O simbolismo foi imediato. Mamdani prestou juramento com a fórmula ritual “so help me God” (assim Deus me ajude), mas com a mão pousada no Corão. As palavras mantêm-se, o livro muda. Num tempo marcado pela demonização sistemática do Islão (talvez a mais intensa desde o pós-11 de Setembro), o gesto tem um peso político que ultrapassa o protocolo. Não é uma provocação, é uma afirmação de pertença democrática.
Mais perturbador, para certos setores, foi o que Mamdani afirmou durante a campanha: Nova Iorque deixará de ser porto seguro para líderes procurados pelo Tribunal Penal Internacional. Se isso se traduzir em prática política, Benjamin Netanyahu corre o risco de ser detido caso ponha os pés na cidade. Não é um detalhe: é um choque direto entre direito internacional e a habitual excecionalidade concedida a Israel.

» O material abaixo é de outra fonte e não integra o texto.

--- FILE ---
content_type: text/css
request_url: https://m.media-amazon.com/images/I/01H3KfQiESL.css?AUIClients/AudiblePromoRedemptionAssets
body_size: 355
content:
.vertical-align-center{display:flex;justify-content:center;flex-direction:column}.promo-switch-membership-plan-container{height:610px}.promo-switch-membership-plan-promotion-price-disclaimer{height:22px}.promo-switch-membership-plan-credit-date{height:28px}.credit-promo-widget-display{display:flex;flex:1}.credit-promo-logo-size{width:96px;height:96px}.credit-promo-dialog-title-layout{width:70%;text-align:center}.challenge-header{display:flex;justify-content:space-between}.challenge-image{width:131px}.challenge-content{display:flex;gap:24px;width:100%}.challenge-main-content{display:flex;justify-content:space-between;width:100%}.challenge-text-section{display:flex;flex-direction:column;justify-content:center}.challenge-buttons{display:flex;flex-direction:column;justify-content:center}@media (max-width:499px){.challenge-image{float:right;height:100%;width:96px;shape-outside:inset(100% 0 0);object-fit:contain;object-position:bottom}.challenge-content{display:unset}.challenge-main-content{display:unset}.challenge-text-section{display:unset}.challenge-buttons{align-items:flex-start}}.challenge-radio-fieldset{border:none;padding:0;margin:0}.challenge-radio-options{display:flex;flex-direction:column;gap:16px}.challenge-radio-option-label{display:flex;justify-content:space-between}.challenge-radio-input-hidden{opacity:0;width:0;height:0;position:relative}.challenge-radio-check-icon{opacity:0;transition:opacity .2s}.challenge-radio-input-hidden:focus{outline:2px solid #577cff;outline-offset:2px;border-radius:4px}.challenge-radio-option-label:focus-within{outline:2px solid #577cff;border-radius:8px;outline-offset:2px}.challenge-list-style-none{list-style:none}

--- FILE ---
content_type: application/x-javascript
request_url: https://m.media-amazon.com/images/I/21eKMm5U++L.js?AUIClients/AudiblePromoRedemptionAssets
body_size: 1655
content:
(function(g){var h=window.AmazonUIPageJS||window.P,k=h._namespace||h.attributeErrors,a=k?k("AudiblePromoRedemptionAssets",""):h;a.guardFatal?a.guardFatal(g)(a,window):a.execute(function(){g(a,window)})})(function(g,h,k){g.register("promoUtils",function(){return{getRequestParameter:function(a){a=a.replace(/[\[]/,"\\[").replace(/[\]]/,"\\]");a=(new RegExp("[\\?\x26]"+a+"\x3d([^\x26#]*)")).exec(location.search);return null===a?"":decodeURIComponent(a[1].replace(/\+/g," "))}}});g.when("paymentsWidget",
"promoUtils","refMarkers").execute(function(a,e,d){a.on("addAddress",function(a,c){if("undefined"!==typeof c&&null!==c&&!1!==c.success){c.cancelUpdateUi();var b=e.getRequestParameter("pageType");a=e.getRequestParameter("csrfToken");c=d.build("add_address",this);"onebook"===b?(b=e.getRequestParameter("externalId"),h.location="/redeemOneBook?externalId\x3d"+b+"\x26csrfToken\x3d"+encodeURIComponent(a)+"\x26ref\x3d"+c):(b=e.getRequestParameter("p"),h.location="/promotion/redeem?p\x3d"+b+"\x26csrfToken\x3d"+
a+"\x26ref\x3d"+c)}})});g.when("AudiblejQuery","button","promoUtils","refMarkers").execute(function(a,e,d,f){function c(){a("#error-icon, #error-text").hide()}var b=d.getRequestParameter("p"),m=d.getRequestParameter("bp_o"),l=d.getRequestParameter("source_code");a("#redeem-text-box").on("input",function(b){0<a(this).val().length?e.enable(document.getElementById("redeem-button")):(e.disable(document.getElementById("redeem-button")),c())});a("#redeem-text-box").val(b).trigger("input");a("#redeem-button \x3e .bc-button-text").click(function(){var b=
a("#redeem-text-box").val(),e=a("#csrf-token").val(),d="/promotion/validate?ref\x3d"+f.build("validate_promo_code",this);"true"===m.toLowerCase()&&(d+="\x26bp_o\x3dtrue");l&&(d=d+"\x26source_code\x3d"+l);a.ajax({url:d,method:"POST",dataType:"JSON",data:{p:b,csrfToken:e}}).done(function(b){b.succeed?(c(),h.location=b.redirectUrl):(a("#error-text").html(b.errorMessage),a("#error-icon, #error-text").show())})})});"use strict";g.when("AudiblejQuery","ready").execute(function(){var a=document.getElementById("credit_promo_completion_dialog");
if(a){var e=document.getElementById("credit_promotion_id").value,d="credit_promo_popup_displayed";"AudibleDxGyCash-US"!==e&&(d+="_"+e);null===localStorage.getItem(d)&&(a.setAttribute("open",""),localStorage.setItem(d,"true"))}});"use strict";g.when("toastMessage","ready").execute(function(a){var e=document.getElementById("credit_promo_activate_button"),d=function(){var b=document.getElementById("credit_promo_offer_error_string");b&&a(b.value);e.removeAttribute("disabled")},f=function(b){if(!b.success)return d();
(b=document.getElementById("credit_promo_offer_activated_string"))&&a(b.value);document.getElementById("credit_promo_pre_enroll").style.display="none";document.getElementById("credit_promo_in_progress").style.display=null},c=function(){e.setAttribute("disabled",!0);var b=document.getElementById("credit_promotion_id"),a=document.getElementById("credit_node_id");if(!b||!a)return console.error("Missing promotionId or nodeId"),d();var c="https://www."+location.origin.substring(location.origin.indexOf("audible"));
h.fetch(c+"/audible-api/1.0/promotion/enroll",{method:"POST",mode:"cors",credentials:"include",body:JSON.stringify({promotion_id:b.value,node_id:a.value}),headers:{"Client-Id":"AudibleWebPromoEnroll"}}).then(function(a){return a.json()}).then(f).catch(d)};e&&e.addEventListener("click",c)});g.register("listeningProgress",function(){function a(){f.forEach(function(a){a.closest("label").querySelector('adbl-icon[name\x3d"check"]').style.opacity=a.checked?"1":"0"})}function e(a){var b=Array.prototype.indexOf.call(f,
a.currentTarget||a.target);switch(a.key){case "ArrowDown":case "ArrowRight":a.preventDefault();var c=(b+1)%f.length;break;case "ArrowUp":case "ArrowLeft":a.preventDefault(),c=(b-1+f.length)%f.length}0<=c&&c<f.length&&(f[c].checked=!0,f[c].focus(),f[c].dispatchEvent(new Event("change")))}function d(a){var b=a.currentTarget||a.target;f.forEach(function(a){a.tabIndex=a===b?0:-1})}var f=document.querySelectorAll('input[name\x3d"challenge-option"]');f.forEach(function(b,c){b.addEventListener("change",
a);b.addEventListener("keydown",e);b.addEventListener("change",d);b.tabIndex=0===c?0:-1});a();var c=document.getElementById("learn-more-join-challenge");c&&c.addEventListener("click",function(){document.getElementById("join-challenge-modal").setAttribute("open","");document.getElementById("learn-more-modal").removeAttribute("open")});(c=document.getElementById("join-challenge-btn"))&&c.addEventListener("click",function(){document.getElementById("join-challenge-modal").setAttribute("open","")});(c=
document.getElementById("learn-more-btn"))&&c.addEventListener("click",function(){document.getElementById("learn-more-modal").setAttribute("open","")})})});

As primeiras medidas do novo mayor foram igualmente claras. Em vez de baixar impostos aos senhorios, Mamdani atacou frontalmente a crise habitacional. Reativou o Gabinete de Proteção do Inquilino, nomeou para a sua direção uma ativista da habitação pública e aprovou um decreto que protege os inquilinos no processo de falência de uma das maiores empresas imobiliárias da cidade, uma empresa com milhares de violações registadas e dívidas à autarquia. Política concreta, com alvos identificáveis.
Resta acrescentar um dado que, nos Estados Unidos, continua a soar quase subversivo: Zohran Mamdani é filiado no Partido Democrata, mas assume-se como socialista. Num país onde a palavra ainda funciona como anátema político, a sua eleição diz tudo sobre a exaustão com um sistema que protege os mais ricos, perdoa crimes de guerra e chama “extremismo” a qualquer tentativa de justiça social.
O Império não caiu, mas Nova Iorque lembrou-nos que eles não são eternos.